→ **Selected extract**:
I arrived in Brazil tired, hungry, and overwhelmed. It was the 26th of 26 countries after nearly 365 days of traveling, and the strings keeping me grounded, happy and alert were starting to fray. I teetered slowly down the street, the humidity slowly suffocating my tired shoulders, the quiet of the street in the early morning serving as the calm before the daily storm of endless activity.
Eventually, I arrived at the street where my couchsurfing host lived. I looked up at the building towering above me, noticing the worn outer walls decorated with mossy branches, and assaulted by overgrown tree limbs. “Just message me when you get here,” my host said on WhatsApp before I got on my plane from Buenos Aires. I cursed at myself for assuming there would be any easy way to access WiFi around me. I’d been in South America enough to know that things don’t open early, and 9 am is definitely considered early. I sat down on the sidewalk, needing to give my shoulders a rest from my pack. I noticed as I sat there that the city smelled hot, like it too, was suffocating underneath the people and the overgrown trees. It was in between breaths that I also smelled the sweet scents of a bakery mixing with the faint smells of simmering meat, the hint of daily recipes, a quiet but essential undercurrent keeping the city alive. Maybe some people – the bakers, chefs and food artisans – were awake … they just hadn’t opened themselves to the chaos of the city yet.

→ **To be done**:
Copy out the account of arriving in Brazil above word for word, keeping every sentence and punctuation mark unchanged.

→ **Given data**:
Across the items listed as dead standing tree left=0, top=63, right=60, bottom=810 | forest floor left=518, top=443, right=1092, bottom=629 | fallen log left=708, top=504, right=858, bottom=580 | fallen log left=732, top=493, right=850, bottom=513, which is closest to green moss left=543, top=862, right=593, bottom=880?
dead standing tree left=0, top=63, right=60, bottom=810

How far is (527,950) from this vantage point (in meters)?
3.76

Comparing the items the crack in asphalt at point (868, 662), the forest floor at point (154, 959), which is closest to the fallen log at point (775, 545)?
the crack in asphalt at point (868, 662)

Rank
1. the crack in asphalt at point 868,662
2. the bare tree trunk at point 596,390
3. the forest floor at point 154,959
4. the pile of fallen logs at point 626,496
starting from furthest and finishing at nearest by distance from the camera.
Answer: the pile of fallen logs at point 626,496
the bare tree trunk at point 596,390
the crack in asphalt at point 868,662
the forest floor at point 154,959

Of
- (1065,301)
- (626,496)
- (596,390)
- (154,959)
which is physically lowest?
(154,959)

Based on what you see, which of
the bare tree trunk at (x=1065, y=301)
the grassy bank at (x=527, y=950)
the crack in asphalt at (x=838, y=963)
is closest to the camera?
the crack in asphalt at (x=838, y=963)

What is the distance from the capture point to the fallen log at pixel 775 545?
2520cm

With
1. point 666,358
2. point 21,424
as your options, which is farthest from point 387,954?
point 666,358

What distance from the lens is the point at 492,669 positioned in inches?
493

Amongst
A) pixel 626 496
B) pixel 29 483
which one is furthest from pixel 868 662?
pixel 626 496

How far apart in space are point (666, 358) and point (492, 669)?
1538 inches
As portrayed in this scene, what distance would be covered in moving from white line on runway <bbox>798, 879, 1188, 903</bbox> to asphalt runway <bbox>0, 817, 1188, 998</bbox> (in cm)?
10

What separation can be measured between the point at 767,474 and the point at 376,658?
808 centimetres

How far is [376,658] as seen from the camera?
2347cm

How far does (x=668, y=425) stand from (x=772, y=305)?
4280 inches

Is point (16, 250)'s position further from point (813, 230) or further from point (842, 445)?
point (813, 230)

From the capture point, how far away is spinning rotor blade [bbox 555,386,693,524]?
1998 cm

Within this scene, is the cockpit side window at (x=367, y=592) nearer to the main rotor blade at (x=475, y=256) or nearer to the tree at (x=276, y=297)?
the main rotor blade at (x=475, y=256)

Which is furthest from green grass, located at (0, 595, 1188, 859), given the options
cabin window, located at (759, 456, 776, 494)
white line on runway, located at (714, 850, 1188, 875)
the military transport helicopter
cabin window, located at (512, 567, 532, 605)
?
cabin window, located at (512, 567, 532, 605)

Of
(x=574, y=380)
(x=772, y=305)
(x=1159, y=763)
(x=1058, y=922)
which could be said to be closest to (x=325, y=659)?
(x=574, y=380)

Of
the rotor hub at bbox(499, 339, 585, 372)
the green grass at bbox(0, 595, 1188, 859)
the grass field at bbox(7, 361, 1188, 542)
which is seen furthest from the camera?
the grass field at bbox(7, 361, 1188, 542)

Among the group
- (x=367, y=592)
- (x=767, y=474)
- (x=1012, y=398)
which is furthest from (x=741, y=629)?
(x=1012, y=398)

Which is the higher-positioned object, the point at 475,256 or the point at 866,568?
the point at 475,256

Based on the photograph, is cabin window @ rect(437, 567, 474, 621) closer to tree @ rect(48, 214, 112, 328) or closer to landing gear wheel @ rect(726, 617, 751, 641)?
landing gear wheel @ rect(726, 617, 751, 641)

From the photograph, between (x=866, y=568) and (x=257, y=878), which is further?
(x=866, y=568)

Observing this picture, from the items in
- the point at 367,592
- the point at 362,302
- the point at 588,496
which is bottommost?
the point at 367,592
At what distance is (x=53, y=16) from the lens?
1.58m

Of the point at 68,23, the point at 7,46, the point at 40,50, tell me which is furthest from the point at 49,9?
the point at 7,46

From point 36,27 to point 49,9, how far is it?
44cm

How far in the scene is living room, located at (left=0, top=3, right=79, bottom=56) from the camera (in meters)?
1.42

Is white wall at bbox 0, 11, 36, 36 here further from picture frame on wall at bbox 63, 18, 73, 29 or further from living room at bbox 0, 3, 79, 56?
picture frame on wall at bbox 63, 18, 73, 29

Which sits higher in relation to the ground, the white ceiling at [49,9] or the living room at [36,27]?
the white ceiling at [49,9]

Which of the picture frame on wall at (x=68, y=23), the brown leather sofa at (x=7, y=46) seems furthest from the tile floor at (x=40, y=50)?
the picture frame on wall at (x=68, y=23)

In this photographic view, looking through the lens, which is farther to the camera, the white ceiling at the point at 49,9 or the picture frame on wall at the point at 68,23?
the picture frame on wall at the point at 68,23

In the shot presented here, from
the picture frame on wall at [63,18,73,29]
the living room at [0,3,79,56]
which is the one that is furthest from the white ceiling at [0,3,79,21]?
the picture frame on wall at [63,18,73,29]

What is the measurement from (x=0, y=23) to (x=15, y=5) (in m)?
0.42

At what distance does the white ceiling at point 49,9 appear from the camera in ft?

→ **Answer in full**:
I arrived in Brazil tired, hungry, and overwhelmed. It was the 26th of 26 countries after nearly 365 days of traveling, and the strings keeping me grounded, happy and alert were starting to fray. I teetered slowly down the street, the humidity slowly suffocating my tired shoulders, the quiet of the street in the early morning serving as the calm before the daily storm of endless activity.
Eventually, I arrived at the street where my couchsurfing host lived. I looked up at the building towering above me, noticing the worn outer walls decorated with mossy branches, and assaulted by overgrown tree limbs. “Just message me when you get here,” my host said on WhatsApp before I got on my plane from Buenos Aires. I cursed at myself for assuming there would be any easy way to access WiFi around me. I’d been in South America enough to know that things don’t open early, and 9 am is definitely considered early. I sat down on the sidewalk, needing to give my shoulders a rest from my pack. I noticed as I sat there that the city smelled hot, like it too, was suffocating underneath the people and the overgrown trees. It was in between breaths that I also smelled the sweet scents of a bakery mixing with the faint smells of simmering meat, the hint of daily recipes, a quiet but essential undercurrent keeping the city alive. Maybe some people – the bakers, chefs and food artisans – were awake … they just hadn’t opened themselves to the chaos of the city yet.